かつての本屋での立ち読みに取って替わる存在としての、ディスプレイ上での“試し読み”――。出版社のウェブサイトで何気なくマンガなどの試し読みを利用したことがみなさんにもあるのではないでしょうか。環境を問わずウェブブラウザ上で本が開けるBinB(Books in Browsers)の強みを活かし、試し読みのできる場所や期間をあえて限定することで、どのような売り上げ効果をもたらすことができるのか。アグレッシブなマンガのプロモーション施策の現在について、集英社取締役の茨木政彦さん、集英社デジタル事業部副課長の岡本正史さんにお話しいただきました。
※2014年7月3日に第18回国際電子出版EXPOの株式会社ボイジャーブースで行われた茨木政彦氏+岡本正史氏の講演「時間と場所に連動したデジタルコミックスのウェブブラウザ・リーディング」を採録したものです。元の映像はこちら。
マンガもブラウザ上で簡単に読めれば……
茨木政彦(以下、茨木):こんにちは、集英社の茨木です。
今、デジタルコミックは本当に順調に伸びていまして、うちの売り上げで言うと、紙の売り上げの10%くらい――何十億円単位の売り上げになってきているんですね。「時間と場所に連動したデジタルコミックスのウェブ・リーディング」というタイトルのこのトークセッションですが、それについては現場の人間である岡本がよくわかっておりますので、彼が後ほどきっちり話すと思います。今日はよろしくお願いいたします。

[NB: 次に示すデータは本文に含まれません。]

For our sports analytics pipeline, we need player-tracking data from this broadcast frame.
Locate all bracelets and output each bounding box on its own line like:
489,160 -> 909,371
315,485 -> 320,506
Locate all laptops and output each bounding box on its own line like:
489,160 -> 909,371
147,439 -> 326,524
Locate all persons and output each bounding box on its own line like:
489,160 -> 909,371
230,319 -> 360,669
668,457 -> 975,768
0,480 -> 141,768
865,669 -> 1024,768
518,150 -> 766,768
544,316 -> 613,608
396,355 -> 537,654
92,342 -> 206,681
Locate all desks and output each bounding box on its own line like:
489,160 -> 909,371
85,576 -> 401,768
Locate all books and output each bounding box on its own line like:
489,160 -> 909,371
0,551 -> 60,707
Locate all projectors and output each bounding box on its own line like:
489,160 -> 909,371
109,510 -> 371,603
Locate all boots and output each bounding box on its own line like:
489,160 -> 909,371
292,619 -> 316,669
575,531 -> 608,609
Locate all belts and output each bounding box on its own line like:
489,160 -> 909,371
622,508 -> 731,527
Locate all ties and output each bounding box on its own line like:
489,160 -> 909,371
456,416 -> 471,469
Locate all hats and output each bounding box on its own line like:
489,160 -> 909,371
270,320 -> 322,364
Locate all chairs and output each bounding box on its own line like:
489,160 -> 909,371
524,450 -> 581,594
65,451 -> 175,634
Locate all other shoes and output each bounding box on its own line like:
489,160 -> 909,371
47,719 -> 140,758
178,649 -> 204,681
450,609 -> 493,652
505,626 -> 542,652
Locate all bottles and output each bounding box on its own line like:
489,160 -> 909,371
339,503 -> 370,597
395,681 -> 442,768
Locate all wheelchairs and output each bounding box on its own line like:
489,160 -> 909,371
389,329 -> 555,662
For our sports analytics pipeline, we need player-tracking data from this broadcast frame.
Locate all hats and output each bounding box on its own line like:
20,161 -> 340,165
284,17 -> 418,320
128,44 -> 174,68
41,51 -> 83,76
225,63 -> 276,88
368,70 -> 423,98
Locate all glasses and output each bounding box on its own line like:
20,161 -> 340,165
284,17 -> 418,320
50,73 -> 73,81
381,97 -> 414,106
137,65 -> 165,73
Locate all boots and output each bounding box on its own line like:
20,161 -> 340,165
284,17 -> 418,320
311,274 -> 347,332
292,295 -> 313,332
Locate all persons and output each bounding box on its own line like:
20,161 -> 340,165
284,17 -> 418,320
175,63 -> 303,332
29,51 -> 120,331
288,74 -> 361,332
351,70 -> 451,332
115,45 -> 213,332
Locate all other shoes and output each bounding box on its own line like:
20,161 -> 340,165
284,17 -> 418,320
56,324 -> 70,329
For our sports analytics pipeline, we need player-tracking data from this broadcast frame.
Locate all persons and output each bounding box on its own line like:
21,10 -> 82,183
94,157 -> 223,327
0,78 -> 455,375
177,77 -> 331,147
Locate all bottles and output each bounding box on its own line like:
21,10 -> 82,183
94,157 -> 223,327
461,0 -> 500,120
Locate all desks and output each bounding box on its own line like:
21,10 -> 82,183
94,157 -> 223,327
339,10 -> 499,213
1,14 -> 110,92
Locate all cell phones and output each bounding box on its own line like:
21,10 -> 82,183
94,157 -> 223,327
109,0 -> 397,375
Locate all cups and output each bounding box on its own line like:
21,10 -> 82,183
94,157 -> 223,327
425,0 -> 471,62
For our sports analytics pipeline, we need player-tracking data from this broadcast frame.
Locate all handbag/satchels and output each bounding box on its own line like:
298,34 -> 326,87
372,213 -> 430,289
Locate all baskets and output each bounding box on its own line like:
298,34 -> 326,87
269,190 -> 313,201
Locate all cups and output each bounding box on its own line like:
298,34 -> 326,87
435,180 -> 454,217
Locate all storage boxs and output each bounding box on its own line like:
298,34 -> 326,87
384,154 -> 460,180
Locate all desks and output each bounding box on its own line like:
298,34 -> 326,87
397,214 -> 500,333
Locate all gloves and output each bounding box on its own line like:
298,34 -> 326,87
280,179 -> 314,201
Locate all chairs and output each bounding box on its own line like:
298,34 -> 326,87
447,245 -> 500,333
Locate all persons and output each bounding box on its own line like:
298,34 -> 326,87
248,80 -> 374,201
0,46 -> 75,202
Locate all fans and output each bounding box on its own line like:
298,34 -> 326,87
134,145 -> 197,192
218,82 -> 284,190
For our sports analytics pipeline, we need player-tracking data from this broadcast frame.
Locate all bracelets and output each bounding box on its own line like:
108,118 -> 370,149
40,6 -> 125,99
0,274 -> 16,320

岡本正史(以下、岡本):こんにちは。集英社デジタル事業部の岡本です。今回は特に試し読みのプロジェクトのお話をさせていただきたいと思います。
集英社ではデジタルマンガの試し読みポータルサイト「集英社 Manga Broadcast Channel」、略してMBCというものを立ち上げています。
今ちょうどドラマ化されている作品や、今月アニメが始まる作品など、いろいろなマンガの試し読みがここでできるようになっています。例えば今は(2014年)7月からアニメが始まる「東京喰種」(石田スイ著、『週刊ヤングジャンプ』にて連載中)などのマンガが簡単にブラウザ上で試し読みができるようになっています。この仕組みをボイジャーさんのBinB[★]を活用させていただきながら作っているということです。タップするとメニューが出まして、試し読みをしたマンガをSNSなどで共有できたり、ネット書店で紙の本やデジタル版を買ったり、あるいは他の新刊に飛んだり、いろいろなことができるようになっています。
YouTubeに代表されるように、音楽や動画は非常にアクセスがしやすい状況です。だけどマンガもやっぱり簡単にブラウザ上で読むことができた方がいいということで、うちはMBCの他に「S‐MANGA.net(集英社マンガネット)」というサイトでもBinBを使用させていただいております。S-MANGA.netが紙のコミックスの総合情報サイトで、MBCがデジタルコミックスの総合情報サイトとなっております。これ、「1つのサイトにすればいいじゃないか」ってみなさん思われるかもしれません。ですが、作品によってデジタル版しか出していなかったり、紙版しか出していなかったりといろいろなパターンがあるので、わかりやすくするために2つに分かれています。
では、さまざまなウェブにおける試し読みについて、去年行ったことからちょっと振り返りたいと思います。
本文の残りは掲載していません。